» Material for this task
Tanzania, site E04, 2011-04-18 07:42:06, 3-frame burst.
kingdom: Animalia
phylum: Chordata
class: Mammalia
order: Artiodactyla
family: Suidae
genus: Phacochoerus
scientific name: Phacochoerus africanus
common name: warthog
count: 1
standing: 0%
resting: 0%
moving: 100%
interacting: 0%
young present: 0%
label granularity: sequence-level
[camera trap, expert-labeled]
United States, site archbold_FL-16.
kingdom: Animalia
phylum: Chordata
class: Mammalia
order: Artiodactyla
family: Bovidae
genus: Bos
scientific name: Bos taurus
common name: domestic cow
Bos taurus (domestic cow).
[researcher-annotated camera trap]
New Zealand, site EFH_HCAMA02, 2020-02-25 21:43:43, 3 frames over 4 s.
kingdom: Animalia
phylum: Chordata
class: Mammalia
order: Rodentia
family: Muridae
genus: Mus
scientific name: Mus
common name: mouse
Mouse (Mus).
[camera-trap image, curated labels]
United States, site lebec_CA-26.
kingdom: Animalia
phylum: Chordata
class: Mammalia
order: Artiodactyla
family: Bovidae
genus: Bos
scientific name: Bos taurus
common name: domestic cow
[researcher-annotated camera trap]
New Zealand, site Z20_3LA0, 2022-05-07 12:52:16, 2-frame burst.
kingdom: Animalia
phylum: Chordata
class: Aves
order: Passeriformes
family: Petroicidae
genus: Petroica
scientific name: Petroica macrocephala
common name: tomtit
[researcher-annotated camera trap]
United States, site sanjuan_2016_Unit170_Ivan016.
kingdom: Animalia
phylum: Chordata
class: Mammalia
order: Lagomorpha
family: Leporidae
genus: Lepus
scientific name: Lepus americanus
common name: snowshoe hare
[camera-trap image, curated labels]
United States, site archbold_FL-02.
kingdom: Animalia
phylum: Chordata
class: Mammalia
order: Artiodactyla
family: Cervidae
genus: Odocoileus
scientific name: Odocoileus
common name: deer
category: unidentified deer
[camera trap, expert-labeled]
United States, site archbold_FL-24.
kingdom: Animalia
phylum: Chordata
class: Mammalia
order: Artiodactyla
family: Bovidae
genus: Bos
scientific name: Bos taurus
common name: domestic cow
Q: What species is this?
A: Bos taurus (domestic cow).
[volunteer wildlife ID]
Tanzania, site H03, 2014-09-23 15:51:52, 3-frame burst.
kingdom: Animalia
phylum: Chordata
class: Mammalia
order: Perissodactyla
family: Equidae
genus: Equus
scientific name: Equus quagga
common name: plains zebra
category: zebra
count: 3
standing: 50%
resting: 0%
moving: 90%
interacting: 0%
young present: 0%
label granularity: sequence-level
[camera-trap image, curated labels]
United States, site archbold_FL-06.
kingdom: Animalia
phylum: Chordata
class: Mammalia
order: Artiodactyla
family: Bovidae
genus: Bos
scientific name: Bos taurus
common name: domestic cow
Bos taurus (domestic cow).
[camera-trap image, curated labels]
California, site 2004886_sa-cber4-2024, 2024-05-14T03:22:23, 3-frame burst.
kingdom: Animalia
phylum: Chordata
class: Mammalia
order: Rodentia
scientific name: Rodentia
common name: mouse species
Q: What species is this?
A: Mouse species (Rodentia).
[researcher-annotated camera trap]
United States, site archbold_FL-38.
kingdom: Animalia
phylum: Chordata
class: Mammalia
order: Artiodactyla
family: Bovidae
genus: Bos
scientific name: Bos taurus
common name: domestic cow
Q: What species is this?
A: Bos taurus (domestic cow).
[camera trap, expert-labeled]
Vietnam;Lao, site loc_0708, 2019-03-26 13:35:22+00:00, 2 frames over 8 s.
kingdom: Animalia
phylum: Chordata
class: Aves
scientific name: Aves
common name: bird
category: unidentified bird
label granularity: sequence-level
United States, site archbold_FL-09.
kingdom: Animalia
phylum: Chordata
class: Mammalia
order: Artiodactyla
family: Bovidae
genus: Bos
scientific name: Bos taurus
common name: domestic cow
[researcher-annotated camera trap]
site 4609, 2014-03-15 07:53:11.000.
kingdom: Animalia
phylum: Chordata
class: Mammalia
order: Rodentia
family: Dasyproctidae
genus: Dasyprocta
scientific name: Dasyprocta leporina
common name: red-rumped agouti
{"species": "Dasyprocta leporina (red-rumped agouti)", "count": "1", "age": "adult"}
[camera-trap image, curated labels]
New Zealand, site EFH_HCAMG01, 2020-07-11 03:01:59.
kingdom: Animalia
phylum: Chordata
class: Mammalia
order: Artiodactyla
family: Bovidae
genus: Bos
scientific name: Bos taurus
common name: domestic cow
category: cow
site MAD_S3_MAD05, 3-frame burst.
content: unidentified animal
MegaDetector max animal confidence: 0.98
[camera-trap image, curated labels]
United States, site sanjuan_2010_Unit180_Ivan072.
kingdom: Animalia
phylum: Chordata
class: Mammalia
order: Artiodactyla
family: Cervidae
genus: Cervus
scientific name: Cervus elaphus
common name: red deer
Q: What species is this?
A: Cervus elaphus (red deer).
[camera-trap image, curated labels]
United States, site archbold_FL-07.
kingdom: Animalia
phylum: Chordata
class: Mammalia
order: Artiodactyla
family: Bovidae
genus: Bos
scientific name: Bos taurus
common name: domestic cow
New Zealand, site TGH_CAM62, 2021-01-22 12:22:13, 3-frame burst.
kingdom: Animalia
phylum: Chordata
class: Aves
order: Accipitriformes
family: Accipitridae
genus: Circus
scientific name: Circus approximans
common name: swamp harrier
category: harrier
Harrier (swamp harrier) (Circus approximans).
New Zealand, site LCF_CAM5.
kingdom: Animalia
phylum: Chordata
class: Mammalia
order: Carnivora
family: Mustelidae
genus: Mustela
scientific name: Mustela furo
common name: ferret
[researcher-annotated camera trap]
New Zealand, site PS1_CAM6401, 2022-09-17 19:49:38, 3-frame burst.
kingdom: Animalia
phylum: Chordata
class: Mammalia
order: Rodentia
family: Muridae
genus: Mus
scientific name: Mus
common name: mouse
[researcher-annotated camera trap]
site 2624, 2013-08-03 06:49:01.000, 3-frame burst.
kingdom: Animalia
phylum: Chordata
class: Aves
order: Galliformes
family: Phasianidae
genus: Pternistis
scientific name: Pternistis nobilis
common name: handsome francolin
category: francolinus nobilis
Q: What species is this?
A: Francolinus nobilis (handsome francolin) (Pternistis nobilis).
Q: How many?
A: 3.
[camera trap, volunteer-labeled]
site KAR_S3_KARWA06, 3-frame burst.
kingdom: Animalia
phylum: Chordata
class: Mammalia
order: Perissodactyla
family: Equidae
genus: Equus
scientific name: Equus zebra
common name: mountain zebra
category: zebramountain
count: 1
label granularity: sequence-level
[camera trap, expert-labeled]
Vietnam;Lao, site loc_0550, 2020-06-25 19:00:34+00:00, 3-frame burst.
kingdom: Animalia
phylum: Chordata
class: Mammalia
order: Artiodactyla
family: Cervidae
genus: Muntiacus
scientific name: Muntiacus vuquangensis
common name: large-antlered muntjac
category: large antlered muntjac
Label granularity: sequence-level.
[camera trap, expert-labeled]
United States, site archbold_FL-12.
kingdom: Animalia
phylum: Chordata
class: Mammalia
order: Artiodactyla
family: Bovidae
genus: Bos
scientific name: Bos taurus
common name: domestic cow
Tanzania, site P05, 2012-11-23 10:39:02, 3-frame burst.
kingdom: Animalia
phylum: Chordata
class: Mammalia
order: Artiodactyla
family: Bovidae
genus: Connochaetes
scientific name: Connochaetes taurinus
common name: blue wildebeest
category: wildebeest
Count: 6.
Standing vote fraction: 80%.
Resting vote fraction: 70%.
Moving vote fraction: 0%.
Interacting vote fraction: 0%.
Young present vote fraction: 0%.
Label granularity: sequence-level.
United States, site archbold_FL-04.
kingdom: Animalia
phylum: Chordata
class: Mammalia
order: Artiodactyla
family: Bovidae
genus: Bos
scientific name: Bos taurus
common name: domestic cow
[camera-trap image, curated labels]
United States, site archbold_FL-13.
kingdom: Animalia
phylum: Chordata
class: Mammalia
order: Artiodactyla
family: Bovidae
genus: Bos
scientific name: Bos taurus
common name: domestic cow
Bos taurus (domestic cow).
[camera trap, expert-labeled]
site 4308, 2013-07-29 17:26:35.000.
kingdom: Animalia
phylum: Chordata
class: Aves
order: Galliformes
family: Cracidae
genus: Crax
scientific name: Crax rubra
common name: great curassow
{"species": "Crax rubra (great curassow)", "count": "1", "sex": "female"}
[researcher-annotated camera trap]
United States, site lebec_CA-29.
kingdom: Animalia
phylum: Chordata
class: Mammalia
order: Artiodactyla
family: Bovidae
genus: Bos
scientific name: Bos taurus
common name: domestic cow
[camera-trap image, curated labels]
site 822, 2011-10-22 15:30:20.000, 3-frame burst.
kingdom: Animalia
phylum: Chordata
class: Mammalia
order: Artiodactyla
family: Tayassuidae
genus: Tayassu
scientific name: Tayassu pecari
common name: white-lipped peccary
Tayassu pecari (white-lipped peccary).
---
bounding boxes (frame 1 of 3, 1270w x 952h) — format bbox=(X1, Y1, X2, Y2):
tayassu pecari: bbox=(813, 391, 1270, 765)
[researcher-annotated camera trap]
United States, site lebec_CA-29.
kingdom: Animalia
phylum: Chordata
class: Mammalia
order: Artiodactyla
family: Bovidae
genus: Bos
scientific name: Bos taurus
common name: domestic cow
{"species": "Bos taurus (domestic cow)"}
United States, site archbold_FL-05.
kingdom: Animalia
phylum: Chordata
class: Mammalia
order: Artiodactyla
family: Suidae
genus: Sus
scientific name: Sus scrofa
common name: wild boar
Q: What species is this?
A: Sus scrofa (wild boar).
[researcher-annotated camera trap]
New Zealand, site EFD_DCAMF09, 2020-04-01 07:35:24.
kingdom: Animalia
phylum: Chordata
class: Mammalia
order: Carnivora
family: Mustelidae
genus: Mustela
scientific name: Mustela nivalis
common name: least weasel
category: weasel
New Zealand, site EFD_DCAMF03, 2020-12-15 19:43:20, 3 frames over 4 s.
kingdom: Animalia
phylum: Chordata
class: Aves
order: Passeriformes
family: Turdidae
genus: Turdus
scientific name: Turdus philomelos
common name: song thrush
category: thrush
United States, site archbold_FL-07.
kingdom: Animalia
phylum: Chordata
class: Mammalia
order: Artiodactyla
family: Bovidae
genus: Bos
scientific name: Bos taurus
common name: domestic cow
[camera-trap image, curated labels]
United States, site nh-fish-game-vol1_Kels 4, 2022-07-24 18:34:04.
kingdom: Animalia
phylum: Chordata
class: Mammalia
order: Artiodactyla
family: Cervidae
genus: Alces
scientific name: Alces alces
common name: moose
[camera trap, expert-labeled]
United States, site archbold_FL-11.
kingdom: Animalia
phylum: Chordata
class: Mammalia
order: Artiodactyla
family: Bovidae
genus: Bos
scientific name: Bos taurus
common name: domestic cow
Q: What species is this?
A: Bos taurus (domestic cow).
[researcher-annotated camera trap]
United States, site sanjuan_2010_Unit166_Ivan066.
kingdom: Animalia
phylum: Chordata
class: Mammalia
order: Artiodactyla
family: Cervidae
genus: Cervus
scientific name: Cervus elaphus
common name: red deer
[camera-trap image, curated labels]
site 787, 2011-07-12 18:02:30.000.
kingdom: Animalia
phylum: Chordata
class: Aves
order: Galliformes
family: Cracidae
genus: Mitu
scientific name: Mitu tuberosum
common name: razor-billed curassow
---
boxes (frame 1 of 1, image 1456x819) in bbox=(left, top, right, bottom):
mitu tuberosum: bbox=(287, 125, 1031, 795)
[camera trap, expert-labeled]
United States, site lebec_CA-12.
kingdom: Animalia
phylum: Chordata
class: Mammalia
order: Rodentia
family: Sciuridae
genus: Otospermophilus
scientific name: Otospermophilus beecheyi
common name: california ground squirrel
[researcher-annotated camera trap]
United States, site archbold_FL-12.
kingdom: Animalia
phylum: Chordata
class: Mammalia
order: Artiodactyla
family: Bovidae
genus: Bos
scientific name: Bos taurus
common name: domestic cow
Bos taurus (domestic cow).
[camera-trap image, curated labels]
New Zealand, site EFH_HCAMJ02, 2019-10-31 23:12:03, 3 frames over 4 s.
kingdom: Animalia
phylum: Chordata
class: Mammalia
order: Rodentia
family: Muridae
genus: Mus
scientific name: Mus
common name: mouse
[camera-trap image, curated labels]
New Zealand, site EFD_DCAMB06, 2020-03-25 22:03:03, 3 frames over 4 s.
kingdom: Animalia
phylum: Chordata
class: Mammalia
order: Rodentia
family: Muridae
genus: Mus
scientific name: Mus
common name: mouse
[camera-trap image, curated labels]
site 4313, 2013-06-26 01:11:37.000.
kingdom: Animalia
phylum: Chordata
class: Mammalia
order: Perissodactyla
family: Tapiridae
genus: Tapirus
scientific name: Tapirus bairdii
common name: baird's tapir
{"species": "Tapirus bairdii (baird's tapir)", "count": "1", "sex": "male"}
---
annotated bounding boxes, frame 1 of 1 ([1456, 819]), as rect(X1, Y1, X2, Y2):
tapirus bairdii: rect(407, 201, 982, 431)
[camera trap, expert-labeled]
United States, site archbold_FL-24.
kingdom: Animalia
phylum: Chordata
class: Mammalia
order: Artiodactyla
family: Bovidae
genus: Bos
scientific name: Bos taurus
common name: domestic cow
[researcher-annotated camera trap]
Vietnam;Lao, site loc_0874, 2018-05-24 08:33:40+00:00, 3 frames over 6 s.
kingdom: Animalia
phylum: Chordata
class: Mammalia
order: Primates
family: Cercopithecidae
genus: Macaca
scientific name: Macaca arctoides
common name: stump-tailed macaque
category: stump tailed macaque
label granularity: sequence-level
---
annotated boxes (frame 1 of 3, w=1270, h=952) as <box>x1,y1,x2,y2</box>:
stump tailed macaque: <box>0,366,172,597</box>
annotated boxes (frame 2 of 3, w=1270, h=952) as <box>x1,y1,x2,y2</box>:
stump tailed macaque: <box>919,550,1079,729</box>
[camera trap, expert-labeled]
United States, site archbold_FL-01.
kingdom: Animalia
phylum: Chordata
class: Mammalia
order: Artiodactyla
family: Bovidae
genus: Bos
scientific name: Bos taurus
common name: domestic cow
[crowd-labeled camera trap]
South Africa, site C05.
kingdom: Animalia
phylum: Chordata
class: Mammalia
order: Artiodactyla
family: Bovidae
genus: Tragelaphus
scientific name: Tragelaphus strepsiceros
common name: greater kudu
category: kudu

» Task brief
Copy the lines that hold the word "Tanzania". Take them from the records above.

» Solution to this problem
Tanzania, site E04, 2011-04-18 07:42:06, 3-frame burst.
Tanzania, site H03, 2014-09-23 15:51:52, 3-frame burst.
Tanzania, site P05, 2012-11-23 10:39:02, 3-frame burst.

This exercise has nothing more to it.